Would you show what you get for an error message at boot time and your fstab contents? Thanks. Also, can you activate your swap partitions manually after boot?
the boot time error message tells me that when it's activating my swap partition, (/dev/hda7) with swapon, /dev/hda7 seems to be an invalid argument. here's the output of fdisk -l:
Code:
Disk /dev/hda: 40.0 GB, 40020664320 bytes
255 heads, 63 sectors/track, 4865 cylinders
Units = cylinders of 16065 * 512 = 8225280 bytes
Device Boot Start End Blocks Id System
/dev/hda1 * 1 638 5124703+ b Win95 FAT32
/dev/hda2 639 4865 33953377+ f Win95 Ext'd (LBA)
/dev/hda5 639 3443 22531131 7 HPFS/NTFS
/dev/hda6 4766 4811 369463+ 83 Linux
/dev/hda7 4812 4821 80293+ 82 Linux swap
/dev/hda8 4822 4865 353398+ 83 Linux
/dev/hda9 3444 4207 6136798+ 83 Linux
/dev/hda10 4208 4270 506016 82 Linux swap
/dev/hda11 4271 4765 3976056 83 Linux
i've tried using
Code:
swapon /dev/hda7
and it also tells me that /dev/hda7 is an invalid argument.
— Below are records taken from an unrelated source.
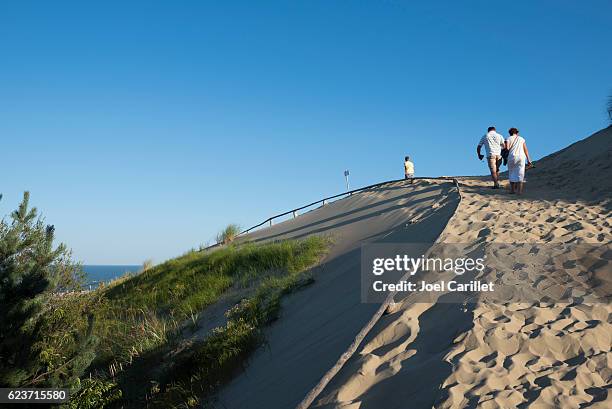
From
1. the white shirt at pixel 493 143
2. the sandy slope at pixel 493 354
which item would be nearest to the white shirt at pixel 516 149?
the white shirt at pixel 493 143

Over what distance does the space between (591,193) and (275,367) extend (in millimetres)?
9615

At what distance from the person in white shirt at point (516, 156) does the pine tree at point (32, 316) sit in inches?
395

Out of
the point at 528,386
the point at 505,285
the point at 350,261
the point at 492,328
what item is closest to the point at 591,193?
the point at 350,261

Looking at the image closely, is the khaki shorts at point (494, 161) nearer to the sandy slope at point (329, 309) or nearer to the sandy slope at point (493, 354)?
the sandy slope at point (329, 309)

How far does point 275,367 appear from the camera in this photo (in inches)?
259

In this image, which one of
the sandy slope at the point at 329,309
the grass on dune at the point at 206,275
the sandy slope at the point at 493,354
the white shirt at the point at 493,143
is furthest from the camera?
the white shirt at the point at 493,143

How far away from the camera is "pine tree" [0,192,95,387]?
26.8 feet

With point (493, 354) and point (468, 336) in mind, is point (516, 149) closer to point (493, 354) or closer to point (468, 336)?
point (468, 336)

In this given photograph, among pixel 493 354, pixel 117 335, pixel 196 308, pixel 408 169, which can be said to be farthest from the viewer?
pixel 408 169

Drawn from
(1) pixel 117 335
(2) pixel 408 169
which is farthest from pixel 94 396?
(2) pixel 408 169

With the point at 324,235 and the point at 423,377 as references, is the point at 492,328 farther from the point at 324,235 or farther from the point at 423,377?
the point at 324,235

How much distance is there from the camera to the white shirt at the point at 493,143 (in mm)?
13547

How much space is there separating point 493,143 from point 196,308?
8.35 meters

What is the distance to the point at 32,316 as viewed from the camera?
27.9ft
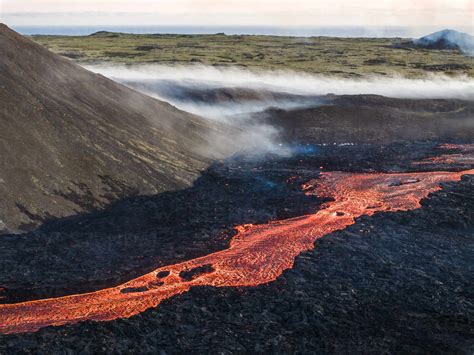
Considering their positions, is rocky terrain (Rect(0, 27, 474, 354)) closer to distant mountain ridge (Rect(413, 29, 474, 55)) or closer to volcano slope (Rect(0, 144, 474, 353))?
volcano slope (Rect(0, 144, 474, 353))

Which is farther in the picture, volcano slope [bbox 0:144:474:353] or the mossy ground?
the mossy ground

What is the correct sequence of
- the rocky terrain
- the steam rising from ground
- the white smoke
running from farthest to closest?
the white smoke → the steam rising from ground → the rocky terrain

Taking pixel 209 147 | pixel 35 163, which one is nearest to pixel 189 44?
pixel 209 147

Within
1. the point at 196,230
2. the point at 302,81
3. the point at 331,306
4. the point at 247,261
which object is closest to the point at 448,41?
the point at 302,81

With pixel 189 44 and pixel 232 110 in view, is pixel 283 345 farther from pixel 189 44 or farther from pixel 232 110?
pixel 189 44

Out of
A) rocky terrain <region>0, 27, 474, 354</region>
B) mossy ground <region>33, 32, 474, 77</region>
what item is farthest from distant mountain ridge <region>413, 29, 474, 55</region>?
rocky terrain <region>0, 27, 474, 354</region>

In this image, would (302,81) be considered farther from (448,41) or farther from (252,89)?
Answer: (448,41)
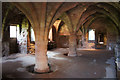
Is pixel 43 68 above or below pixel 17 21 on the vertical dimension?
below

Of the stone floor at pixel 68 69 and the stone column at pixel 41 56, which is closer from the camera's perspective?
the stone floor at pixel 68 69

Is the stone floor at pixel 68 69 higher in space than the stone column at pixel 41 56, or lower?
lower

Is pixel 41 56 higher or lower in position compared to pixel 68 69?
higher

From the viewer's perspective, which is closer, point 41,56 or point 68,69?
point 41,56

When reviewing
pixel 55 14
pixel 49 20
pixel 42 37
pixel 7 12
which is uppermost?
pixel 7 12

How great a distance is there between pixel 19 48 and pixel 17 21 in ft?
9.88

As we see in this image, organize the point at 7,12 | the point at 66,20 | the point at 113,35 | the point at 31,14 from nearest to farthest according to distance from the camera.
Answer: the point at 31,14
the point at 7,12
the point at 66,20
the point at 113,35

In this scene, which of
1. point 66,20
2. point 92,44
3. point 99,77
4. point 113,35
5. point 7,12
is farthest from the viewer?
point 92,44

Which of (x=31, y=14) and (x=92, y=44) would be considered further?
(x=92, y=44)

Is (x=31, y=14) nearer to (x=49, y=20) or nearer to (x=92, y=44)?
(x=49, y=20)

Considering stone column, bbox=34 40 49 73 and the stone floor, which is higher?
stone column, bbox=34 40 49 73

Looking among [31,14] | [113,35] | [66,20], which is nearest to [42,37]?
[31,14]

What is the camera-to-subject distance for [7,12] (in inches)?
378

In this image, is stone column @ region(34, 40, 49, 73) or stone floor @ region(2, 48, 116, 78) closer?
stone floor @ region(2, 48, 116, 78)
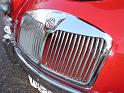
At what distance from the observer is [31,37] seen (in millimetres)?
2871

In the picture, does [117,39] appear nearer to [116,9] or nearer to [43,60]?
[116,9]

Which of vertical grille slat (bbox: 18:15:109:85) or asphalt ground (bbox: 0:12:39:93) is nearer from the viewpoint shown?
vertical grille slat (bbox: 18:15:109:85)

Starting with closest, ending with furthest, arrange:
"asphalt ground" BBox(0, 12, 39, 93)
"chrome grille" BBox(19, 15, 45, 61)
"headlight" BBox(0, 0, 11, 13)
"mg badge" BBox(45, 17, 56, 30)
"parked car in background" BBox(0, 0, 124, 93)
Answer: "parked car in background" BBox(0, 0, 124, 93), "mg badge" BBox(45, 17, 56, 30), "chrome grille" BBox(19, 15, 45, 61), "headlight" BBox(0, 0, 11, 13), "asphalt ground" BBox(0, 12, 39, 93)

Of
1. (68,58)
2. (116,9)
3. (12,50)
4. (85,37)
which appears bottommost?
(12,50)

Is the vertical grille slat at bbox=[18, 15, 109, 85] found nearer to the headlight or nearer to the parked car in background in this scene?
the parked car in background

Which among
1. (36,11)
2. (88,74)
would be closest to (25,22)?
(36,11)

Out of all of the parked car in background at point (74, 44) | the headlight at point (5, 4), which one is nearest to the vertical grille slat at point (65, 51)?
the parked car in background at point (74, 44)

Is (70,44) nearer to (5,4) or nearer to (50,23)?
(50,23)

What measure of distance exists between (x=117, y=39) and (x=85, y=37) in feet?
0.78

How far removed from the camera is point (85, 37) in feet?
7.86

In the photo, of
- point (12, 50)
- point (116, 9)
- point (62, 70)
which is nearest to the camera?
point (116, 9)

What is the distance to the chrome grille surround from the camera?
2.35 m

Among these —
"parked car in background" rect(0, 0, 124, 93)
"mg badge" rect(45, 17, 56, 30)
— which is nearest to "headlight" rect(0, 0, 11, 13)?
"parked car in background" rect(0, 0, 124, 93)

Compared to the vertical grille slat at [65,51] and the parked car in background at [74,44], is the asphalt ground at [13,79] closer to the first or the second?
the parked car in background at [74,44]
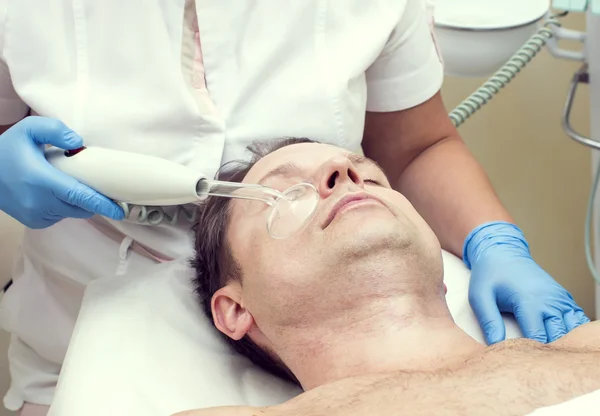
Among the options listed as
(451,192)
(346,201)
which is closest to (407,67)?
(451,192)

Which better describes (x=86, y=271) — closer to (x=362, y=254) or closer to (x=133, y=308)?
(x=133, y=308)

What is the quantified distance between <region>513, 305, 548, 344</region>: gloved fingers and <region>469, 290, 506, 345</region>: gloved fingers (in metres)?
0.04

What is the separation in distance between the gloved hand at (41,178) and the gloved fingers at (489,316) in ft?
2.18

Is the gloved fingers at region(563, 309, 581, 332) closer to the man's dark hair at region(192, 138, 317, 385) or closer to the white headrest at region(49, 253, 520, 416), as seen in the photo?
the white headrest at region(49, 253, 520, 416)

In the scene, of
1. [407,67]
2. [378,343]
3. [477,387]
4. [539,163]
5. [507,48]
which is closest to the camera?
[477,387]

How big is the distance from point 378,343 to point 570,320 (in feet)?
1.47

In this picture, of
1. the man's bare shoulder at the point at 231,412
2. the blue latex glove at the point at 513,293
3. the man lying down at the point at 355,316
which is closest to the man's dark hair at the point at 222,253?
the man lying down at the point at 355,316

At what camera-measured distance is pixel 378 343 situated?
994 mm

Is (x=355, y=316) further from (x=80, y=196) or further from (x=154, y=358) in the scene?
(x=80, y=196)

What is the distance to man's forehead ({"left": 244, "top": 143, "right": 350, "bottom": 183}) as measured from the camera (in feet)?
3.77

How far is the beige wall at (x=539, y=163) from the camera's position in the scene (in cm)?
230

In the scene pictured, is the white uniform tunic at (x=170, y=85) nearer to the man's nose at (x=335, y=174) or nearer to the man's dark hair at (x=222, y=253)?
the man's dark hair at (x=222, y=253)

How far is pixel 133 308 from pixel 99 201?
228mm

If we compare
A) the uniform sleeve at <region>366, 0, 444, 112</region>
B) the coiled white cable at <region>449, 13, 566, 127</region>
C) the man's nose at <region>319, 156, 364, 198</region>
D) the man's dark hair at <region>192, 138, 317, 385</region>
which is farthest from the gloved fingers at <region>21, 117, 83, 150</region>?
the coiled white cable at <region>449, 13, 566, 127</region>
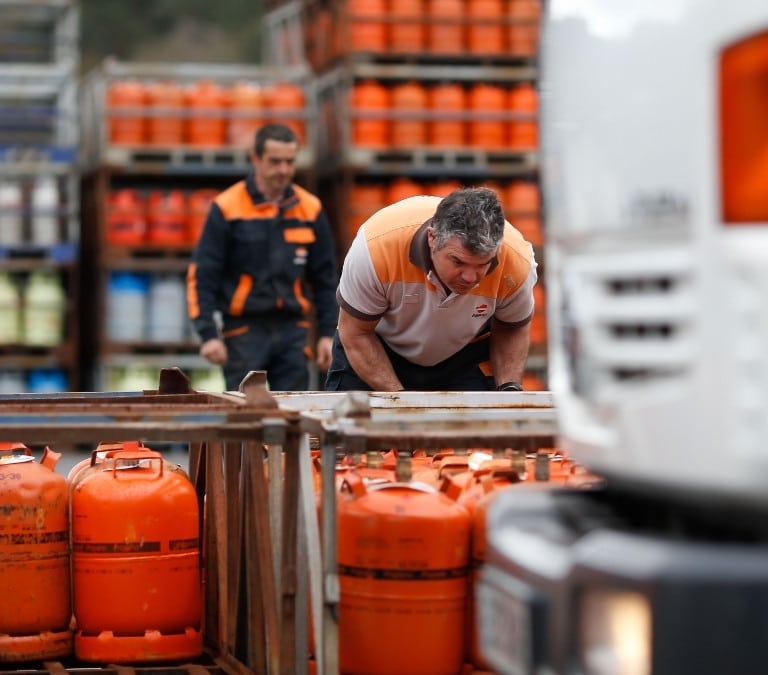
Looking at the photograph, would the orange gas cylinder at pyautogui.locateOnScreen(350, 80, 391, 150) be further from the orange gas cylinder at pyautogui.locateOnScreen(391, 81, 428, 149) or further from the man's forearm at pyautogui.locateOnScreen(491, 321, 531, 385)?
the man's forearm at pyautogui.locateOnScreen(491, 321, 531, 385)

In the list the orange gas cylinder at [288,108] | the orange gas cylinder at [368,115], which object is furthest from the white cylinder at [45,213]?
the orange gas cylinder at [368,115]

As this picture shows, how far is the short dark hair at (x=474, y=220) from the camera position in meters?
6.33

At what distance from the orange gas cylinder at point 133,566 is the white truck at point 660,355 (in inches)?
84.0

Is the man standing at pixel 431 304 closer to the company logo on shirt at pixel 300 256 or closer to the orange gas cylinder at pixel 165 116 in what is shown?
the company logo on shirt at pixel 300 256

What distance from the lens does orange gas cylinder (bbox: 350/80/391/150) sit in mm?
14117

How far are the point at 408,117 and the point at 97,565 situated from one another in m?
8.96

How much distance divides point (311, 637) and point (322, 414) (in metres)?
0.72

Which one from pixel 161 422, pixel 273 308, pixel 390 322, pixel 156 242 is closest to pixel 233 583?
pixel 161 422

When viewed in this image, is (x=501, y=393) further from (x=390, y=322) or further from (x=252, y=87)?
(x=252, y=87)

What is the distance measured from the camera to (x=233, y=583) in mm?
5793

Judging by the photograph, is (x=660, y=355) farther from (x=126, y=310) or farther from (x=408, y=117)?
(x=126, y=310)

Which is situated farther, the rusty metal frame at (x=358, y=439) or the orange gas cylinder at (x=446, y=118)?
the orange gas cylinder at (x=446, y=118)

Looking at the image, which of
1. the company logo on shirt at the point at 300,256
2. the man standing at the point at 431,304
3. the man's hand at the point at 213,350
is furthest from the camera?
the company logo on shirt at the point at 300,256

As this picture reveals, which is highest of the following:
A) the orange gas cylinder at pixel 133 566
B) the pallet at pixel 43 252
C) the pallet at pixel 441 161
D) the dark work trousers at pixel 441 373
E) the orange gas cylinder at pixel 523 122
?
the orange gas cylinder at pixel 523 122
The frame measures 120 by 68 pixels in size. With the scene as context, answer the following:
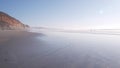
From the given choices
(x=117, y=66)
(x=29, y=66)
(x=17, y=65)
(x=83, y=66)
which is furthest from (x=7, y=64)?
(x=117, y=66)

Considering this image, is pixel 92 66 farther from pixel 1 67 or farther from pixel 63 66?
pixel 1 67

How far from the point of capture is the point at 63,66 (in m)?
6.53

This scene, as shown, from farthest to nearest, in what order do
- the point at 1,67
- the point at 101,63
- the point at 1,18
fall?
the point at 1,18, the point at 101,63, the point at 1,67

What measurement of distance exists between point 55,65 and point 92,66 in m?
1.68

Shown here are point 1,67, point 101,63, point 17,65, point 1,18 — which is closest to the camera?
point 1,67

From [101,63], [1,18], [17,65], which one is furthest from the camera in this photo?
Answer: [1,18]

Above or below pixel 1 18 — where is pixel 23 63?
below

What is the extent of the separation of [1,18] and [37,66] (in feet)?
215

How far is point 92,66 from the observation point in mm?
6605

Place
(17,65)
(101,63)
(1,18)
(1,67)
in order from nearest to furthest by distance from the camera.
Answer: (1,67), (17,65), (101,63), (1,18)

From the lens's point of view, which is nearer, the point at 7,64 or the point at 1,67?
the point at 1,67

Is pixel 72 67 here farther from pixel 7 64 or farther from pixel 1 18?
pixel 1 18

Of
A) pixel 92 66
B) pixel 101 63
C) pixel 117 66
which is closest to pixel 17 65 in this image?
pixel 92 66

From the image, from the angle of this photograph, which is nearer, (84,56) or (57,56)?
(57,56)
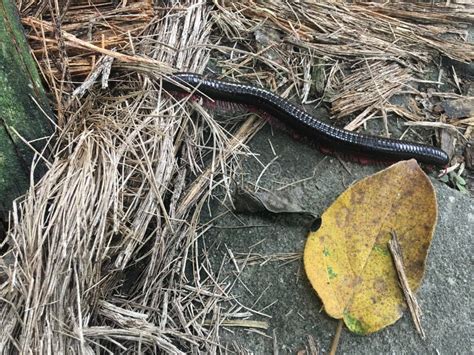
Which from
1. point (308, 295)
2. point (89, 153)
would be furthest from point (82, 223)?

i tried doing dmesg | grep hd and i noticed that there was a message about my /dev/hda7 being an old swap and that I should do 'mkswap -v1 /dev/hda7' to change it to a new swap style. then I did swapon /dev/hda7. it seems to be working now, but under my 2.4.21 kernel, it seems that I have more swap space and that that more of it was being used. could this be due to the fact that I let Mandrake install my 2.4.21 kernel and it included a whole bunch of extra stuff that I didn't really need?
I'm sure that Mandrake did install a whole bunch of stuff that you didn't need... If you have less and are using less, I'd say that's a good thing...unless you're using all that you have.